Fragment do przeczytania:

Św. Paweł nalega w Liście do Kolosan: „Nie kłamcie jedni wobec drugich, boście zwlekli z siebie starego człowieka z uczynkami jego, a przeoblekli się w nowego, który wciąż się odnawia ku doskonałemu poznaniu na wzór Tego, który go stworzył. [W tym odnowieniu] nie masz poganina ani żyda, obrzezanego czy nieobrzezanego, barbarzyńcy i Scyty, wolnego i niewolnika, ale wszystko i we wszystkim Chrystus" (Kol 3,9-11). Człowiek wewnętrzny odnawia się nieustannie na obraz Boga, który się nie starzeje. Życie Boże jest ponad przeszłością, teraźniejszością i przyszłością; mierzy się ono jedyną chwilą niezmiennej wieczności. Podobnie Chrystus zmartwychwstały już więcej nie umiera i trwa w wiekuistej młodości; ożywia On nas przez łaski ciągle nowe, aby nas do siebie upodobnić. Św. Paweł pisze także do Efezjan: Z tej to przyczyny zginam kolana przed Ojcem Pana naszego Jezusa Chrystusa... aby dał wam według bogactw chwały swojej... za sprawą Ducha Jego wzmocnić się potężnie w wewnętrznego człowieka, tak aby przez wiarę Chrystus zamieszkał w sercach waszych. A wy umocnieni i ugruntowani w miłości, abyście wraz ze wszystkimi świętymi pojąć mogli, jak ona jest rozległa i daleka, wzniosła i głęboka, abyście też mogli poznać, jak miłość Chrystusa przewyższa wszelką wiedzę i [w ten sposób] byli napełnieni całą pełnością Bożą" (Ef 3,14-19).

Oto życie wewnętrzne w jego głębi, życie dążące stale ku kontemplacji tajemnicy Boga i karmiące się nią w coraz bliższym z Nim zjednoczeniu. A słowa te są przeznaczone nie tylko dla dusz uprzywilejowanych, ale dla wszystkich chrześcijan Efezu i Koryntu. Św. Paweł dodaje jeszcze: „Odnówcie się tedy duchem umysłu waszego i obleczcie się w nowego człowieka, który według Boga stworzony jest w sprawiedliwości i w świętości prawdy" (Ef 4,23-24). I postępujcie w miłości, jako i Chrystus umiłował nas i wydał samego siebie za nas na dar i na ofiarę, nawonność wdzięczności" (Ef 5,2).

Co napisać: Napisz dalszy ciąg fragmentu o życiu wewnętrznym w listach św. Pawła, zaczynając zaraz po jego ostatnim zdaniu.

[Materiał zaczerpnięty ze zbioru]
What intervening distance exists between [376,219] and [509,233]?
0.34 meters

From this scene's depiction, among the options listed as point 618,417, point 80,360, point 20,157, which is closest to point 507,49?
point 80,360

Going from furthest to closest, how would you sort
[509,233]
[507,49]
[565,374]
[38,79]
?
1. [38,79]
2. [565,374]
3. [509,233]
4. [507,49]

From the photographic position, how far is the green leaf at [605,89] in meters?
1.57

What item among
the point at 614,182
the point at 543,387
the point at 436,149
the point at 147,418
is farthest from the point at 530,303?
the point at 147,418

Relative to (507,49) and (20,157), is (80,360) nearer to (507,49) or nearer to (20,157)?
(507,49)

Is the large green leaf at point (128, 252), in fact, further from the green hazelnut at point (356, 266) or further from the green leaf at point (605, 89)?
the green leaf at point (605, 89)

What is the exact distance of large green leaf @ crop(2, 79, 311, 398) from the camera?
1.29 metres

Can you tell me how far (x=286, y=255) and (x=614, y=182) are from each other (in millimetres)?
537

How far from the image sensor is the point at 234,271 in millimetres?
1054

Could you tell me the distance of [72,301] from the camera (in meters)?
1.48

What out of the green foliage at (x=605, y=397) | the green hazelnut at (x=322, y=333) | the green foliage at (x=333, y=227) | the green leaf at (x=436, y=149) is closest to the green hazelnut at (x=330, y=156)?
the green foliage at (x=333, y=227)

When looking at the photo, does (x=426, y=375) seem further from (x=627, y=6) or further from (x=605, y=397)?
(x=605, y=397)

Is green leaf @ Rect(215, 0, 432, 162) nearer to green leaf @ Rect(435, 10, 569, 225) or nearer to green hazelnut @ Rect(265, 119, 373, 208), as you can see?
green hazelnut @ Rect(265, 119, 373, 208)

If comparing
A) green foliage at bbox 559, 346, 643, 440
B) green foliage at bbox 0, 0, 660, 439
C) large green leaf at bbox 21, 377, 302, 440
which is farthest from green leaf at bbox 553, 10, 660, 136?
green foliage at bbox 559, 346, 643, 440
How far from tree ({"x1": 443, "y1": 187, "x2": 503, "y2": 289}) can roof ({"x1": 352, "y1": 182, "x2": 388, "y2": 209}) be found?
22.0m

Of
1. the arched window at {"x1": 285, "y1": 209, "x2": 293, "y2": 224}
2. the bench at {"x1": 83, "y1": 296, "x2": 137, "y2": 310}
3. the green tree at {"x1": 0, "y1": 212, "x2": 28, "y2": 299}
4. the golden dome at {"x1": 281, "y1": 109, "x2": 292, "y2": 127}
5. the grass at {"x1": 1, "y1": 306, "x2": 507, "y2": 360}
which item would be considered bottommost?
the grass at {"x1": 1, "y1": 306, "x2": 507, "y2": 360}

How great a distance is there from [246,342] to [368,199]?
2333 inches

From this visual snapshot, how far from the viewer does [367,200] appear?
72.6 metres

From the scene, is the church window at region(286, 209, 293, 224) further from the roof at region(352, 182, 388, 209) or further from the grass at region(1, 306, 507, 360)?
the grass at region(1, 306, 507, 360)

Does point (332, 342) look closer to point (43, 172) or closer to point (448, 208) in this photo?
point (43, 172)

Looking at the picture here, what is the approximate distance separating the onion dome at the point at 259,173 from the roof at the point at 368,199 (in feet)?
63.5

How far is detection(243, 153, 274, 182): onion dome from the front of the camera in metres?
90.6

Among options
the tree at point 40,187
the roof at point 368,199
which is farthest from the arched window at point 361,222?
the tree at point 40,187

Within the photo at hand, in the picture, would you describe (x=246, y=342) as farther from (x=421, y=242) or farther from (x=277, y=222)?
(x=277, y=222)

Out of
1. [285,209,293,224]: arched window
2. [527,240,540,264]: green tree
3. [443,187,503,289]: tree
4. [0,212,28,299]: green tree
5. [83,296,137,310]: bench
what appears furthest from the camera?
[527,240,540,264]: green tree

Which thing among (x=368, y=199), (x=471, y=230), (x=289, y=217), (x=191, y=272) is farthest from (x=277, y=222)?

Odpowiedź na zadanie:
W świetle tych słów natchnionych, które przypominają wszystko, co Jezus głosząc błogosławieństwa nam obiecał, i wszystko, co dał nam umierając za nas, możemy zdefiniować życie wewnętrzne:
Jest to życie nadprzyrodzone, które przez prawdziwego ducha wyrzeczenia i modlitwy sprawia, że dążymy do zjednoczenia z Bogiem, oraz prowadzi nas do tego. Zawiera ono w sobie jeden okres, w którym przeważa oczyszczenie, i inny - stopniowego oświecenia w celu zjednoczenia z Bogiem, jak uczy cała Tradycja,która odróżnia drogę oczyszczenia początkujących, drogę oświecenia postępujących i drogę zjednoczenia doskonałych.
Życie wewnętrzne staje się tym sposobem coraz bardziej obcowaniem z Bogiem, w którym człowiek wyzwala się stopniowo z egoizmu, zmysłowości, pychy, i w którym przez częstą modlitwę prosi Pana o potrzebne mu ciągle nowe łaski.Tak więc człowiek zaczyna poznawać doświadczalnie nie tylko niższą sferę duszy, ale i najwyższą. Przede wszystkim zaczyna poznawać Boga w sposób żywotny; nabiera doświadczenia w rzeczach Bożych. Stopniowo myśl o swoim ja,ku któremu kierowaliśmy wszystko, ustępuje myśli habitualnej o Bogu. I podobnie miłość egoistyczna siebie samych i tego, co w nas najmniej wartościowe, stopniowo ustępuje miłości Boga i dusz w Bogu. Obcowanie wewnętrzne przemienia się do tego stopnia, że św. Paweł mógł powiedzieć: „ Nostra autem conversatio in caelis est - Ale co do nas, to my przebywamy w niebiesiech, skąd też Zbawiciela oczekujemy" (Flp 3,20). Św. Tomasz często zwraca uwagę na tę sprawę.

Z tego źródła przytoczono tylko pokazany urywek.